Jobs:
- 1) Reproduce everything in the plantation tour text from "Wonosari Tea Plantation in" down to "Jasmine Green Tea!".
- 2) Answer these from the plantation tour text:
(a) What kind of coffee was in the morning cup?
(b) On the slopes of which mountain is the Wonosari Tea Plantation located?
(c) Which tea did the visitors walk away with a new love for?

Text:
As I took a sip from my morning cup of Arabica coffee, I was taken back the the highlands of Colombia. I recall the fresh air, the green landscape and the incredible aroma of freshly roasted coffee beans.

One of the pleasures of travelling the world is discovering a country’s culture and history. Coffee and tea plantation tours offer a great way to see a place. Apart from enjoying the unique landscapes, you get a glimpse of the rural life and get to know more about where your favorite hot beverage comes from.

Here are some of the world’s best coffee and and tea plantation tours, as told by travel bloggers:

Wonosari Tea Plantation in Malang, East Java, Indonesia

For tea lovers like us, a visit to a tea plantation is always a treat, especially when the trip takes us off the beaten path. Our visit to the Wonosari Tea Plantation, Malang in East Java was one of those experiences. Located on the slopes of Mount Arjuna about 30 km from the city of Malang, the Wonosari Tea Plantation is a destination in and of itself with accommodation options and other facilities available on site. The tea plantation tour takes visitors through the tea grounds, the sorting room, and the processing plant and ends with a tea tasting session of the finest teas from the region. We walked away with a new love for Jasmine Green Tea!

Source records:
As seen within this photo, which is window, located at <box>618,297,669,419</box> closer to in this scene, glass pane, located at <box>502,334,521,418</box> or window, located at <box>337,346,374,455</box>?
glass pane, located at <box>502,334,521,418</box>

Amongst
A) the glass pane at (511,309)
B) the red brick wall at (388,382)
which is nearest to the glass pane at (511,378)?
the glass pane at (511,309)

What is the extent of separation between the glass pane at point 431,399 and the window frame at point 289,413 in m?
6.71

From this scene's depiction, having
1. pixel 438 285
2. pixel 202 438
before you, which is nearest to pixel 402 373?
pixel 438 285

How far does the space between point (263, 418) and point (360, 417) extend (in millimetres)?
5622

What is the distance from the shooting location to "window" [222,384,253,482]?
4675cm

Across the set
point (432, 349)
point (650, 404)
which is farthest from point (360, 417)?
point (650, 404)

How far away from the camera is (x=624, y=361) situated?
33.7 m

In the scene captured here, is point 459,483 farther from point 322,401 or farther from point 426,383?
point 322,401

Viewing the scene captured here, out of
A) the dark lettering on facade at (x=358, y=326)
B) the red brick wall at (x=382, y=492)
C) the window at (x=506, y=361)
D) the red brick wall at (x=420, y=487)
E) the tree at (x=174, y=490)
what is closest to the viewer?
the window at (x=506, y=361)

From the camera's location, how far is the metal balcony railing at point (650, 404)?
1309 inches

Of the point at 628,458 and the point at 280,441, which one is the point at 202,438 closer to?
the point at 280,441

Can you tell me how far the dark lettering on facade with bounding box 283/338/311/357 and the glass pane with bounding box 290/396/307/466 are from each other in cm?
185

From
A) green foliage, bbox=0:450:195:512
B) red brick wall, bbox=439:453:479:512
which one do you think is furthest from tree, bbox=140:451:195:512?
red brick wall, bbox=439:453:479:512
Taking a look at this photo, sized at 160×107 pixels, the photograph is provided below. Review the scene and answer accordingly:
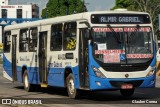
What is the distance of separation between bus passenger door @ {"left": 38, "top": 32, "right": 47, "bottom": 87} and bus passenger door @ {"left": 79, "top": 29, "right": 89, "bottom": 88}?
3.65 meters

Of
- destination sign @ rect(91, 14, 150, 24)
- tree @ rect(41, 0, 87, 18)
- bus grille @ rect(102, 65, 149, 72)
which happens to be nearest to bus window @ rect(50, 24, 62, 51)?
destination sign @ rect(91, 14, 150, 24)

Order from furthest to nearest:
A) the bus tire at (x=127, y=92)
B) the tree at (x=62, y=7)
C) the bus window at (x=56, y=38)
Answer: the tree at (x=62, y=7) → the bus window at (x=56, y=38) → the bus tire at (x=127, y=92)

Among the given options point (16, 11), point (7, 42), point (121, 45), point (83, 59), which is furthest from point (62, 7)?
point (121, 45)

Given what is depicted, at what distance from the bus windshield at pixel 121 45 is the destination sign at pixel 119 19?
0.79ft

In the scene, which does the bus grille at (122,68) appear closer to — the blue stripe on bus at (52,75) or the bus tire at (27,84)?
the blue stripe on bus at (52,75)

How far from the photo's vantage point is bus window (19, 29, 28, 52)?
23841mm

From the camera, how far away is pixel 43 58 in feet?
71.0

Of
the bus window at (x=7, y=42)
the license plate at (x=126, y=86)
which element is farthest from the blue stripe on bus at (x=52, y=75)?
the license plate at (x=126, y=86)

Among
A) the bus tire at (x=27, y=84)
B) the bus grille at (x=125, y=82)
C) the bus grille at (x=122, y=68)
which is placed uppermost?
the bus grille at (x=122, y=68)

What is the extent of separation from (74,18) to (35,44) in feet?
13.7

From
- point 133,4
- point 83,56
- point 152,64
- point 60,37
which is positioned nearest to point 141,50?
point 152,64

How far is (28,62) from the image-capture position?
23.5 m

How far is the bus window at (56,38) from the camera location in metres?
19.9

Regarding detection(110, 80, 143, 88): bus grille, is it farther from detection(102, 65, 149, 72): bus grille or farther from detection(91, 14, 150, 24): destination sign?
detection(91, 14, 150, 24): destination sign
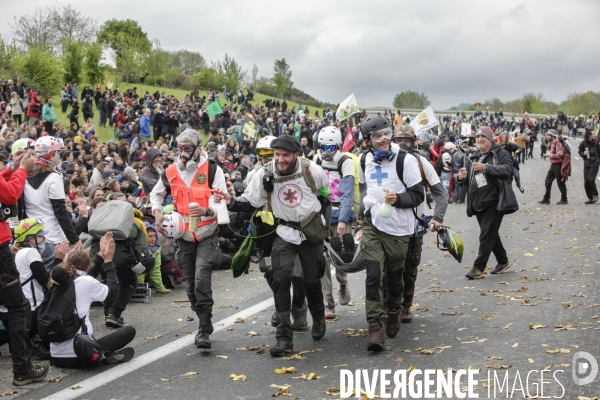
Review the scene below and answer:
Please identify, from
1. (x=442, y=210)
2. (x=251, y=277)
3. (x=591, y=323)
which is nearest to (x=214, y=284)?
(x=251, y=277)

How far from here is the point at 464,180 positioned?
11.0m

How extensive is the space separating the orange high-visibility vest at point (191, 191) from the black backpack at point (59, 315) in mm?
1358

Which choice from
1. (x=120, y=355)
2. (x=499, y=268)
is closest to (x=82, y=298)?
(x=120, y=355)

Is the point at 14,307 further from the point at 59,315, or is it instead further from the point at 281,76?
the point at 281,76

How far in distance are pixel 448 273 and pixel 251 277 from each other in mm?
3107

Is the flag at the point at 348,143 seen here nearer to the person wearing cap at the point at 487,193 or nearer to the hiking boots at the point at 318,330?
the person wearing cap at the point at 487,193

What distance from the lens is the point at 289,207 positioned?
23.9 feet

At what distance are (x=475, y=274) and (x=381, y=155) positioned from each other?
4.06 metres

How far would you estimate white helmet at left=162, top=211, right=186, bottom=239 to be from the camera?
23.7 feet

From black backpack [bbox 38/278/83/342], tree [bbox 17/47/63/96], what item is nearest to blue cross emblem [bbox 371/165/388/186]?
black backpack [bbox 38/278/83/342]

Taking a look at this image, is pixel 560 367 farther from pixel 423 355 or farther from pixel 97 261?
pixel 97 261

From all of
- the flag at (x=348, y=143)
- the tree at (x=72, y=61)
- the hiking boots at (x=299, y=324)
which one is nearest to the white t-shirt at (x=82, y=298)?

Solved problems:
- 1)
Wonosari Tea Plantation in Malang, East Java, Indonesia

For tea lovers like us, a visit to a tea plantation is always a treat, especially when the trip takes us off the beaten path. Our visit to the Wonosari Tea Plantation, Malang in East Java was one of those experiences. Located on the slopes of Mount Arjuna about 30 km from the city of Malang, the Wonosari Tea Plantation is a destination in and of itself with accommodation options and other facilities available on site. The tea plantation tour takes visitors through the tea grounds, the sorting room, and the processing plant and ends with a tea tasting session of the finest teas from the region. We walked away with a new love for Jasmine Green Tea!

- 2)
(a) Arabica coffee
(b) Mount Arjuna
(c) Jasmine Green Tea